AI models are increasingly deployed in live clinical environments where they must perform reliably across complex, high-stakes workflows that standard training and validation datasets were never designed to capture. Evaluating these systems requires benchmarks: structured combinations of tasks, datasets, and metrics that enable reproducible, comparable measurement of what a model can do. The central challenge in healthcare AI is not performance alone, but the absence of systematic methods to measure reliability, safety, and clinical relevance under real-world conditions. Most existing benchmarks test what a model knows; too few test whether it can perform reliably and without failing across the full complexity of real clinical tasks. Current benchmarks have accumulated through ad hoc dataset construction optimized for narrow task performance: frontier models achieve near-perfect scores on medical licensing examinations, but when evaluated across real clinical tasks, performance degrades sharply, scoring 0.74--0.85 on documentation, 0.61--0.76 on clinical decision support, and only 0.53--0.63 on administrative and workflow tasks \cite{medhelm}. High benchmark scores give a false sense of deployment readiness, and the gap between performance and utility widens precisely as AI systems take on more consequential clinical roles. Without a principled framework for benchmark design, the field cannot determine whether poor clinical performance reflects model limitations or failures in how performance is being measured.

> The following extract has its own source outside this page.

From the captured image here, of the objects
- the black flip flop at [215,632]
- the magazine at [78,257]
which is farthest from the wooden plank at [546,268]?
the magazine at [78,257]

Shivali Dalmia, Ananya Mantravadi, Prasanna Desikan

The work in this paper evaluates zero-shot and few-shot large language models (LLMs) for safety-critical clinical action extraction using the CLIP discharge-note dataset, with particular emphasis on transitions of care and post-discharge patient safety. To manage the complexity of clinical documentation, we introduce a two-stage extraction framework that decomposes discharge notes, that are written in narrative form, into fine-grained, explicitly actionable clinical tasks through a staged prompting strategy. Our contributions include a systematic assessment of generative LLMs for clinical action extraction, a detailed comparison between general-purpose LLMs and task-specific supervised BERT-based models, and an analysis of annotation inconsistencies across different action categories. We show that contemporary LLMs achieve performance comparable to or exceeding supervised models on binary actionability detection, while supervised baselines retain a meaningful advantage on fine-grained multi-label category classification, despite the absence of task-specific fine-tuning and under strict data-privacy constraints. Qualitative error analysis reveals that many failures stem from misalignment between model reasoning and dataset annotation conventions, particularly in cases involving implicit clinical actions and rigid structural labeling rules. These results indicate that reported performance reflects model limitations due to lack of clinical reasoning, that is not captured by plain annotations. Labels without rationales make it impossible to distinguish clinical reasoning failures from annotation convention mismatches. Advancing clinical NLP requires reasoning-annotated datasets that document why specific spans are actionable, not merely which spans were labeled, enabling proper evaluation of model clinical understanding.